Supplied entries>
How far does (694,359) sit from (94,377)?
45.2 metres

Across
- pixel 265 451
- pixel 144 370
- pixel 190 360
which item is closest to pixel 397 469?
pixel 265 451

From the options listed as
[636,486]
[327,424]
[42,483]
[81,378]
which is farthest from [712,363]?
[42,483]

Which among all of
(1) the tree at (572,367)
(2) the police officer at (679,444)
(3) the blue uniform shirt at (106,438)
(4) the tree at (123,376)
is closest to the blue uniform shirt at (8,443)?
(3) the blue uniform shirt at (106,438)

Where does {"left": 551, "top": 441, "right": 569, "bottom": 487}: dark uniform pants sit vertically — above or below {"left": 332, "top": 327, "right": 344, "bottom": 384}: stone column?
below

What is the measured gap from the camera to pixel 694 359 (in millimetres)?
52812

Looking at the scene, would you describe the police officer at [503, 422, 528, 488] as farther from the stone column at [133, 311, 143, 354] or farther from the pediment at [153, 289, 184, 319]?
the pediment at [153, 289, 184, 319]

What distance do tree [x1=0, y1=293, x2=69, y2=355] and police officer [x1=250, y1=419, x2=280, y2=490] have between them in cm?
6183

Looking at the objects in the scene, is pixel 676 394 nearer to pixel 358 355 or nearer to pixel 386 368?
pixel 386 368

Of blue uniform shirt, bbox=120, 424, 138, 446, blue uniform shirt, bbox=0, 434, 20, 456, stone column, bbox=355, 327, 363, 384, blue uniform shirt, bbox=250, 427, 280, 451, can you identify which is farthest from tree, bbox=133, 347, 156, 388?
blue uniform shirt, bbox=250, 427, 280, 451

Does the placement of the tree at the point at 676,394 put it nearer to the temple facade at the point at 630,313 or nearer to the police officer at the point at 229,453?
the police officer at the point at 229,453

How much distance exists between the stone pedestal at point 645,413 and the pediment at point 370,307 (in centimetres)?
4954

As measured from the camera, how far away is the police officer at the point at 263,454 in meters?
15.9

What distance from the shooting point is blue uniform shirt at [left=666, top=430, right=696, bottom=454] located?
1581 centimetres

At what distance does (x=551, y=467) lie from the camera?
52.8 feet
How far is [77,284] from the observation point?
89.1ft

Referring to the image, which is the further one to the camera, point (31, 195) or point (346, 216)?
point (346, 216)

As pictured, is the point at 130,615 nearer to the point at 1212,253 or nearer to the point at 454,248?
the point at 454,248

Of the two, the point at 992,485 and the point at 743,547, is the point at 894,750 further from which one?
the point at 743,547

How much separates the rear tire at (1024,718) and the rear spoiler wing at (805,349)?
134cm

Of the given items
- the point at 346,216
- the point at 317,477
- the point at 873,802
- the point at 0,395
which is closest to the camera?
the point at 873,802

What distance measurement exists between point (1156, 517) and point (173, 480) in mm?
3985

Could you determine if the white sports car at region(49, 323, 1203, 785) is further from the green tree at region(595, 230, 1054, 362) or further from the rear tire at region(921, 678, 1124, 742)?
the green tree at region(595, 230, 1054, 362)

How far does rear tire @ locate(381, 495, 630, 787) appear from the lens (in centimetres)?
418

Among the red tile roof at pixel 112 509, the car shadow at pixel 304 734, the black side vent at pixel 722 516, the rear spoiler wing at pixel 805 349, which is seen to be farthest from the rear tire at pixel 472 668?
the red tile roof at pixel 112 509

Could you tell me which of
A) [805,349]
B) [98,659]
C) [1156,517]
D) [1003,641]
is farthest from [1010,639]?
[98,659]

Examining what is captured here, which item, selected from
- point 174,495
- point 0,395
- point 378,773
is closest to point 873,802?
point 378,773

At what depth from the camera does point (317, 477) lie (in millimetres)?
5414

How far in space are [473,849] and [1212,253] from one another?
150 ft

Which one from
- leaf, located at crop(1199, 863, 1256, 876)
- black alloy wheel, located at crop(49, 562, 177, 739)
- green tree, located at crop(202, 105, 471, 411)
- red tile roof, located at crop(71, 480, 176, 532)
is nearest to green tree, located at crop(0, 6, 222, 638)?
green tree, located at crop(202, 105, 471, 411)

Task goal> Format the data from the line with "How far in space" through the end of the data as a Markdown table with the columns Row and Line, with one numbered row for each line and the blank lines omitted.

Output for this exercise>
| Row | Line |
|---|---|
| 1 | How far in space are [473,849] and [1212,253] from one another? |
| 2 | 150 ft |
| 3 | Which one from |
| 4 | - leaf, located at crop(1199, 863, 1256, 876) |
| 5 | - black alloy wheel, located at crop(49, 562, 177, 739) |
| 6 | - green tree, located at crop(202, 105, 471, 411) |
| 7 | - red tile roof, located at crop(71, 480, 176, 532) |
| 8 | is nearest to green tree, located at crop(0, 6, 222, 638)? |
| 9 | green tree, located at crop(202, 105, 471, 411) |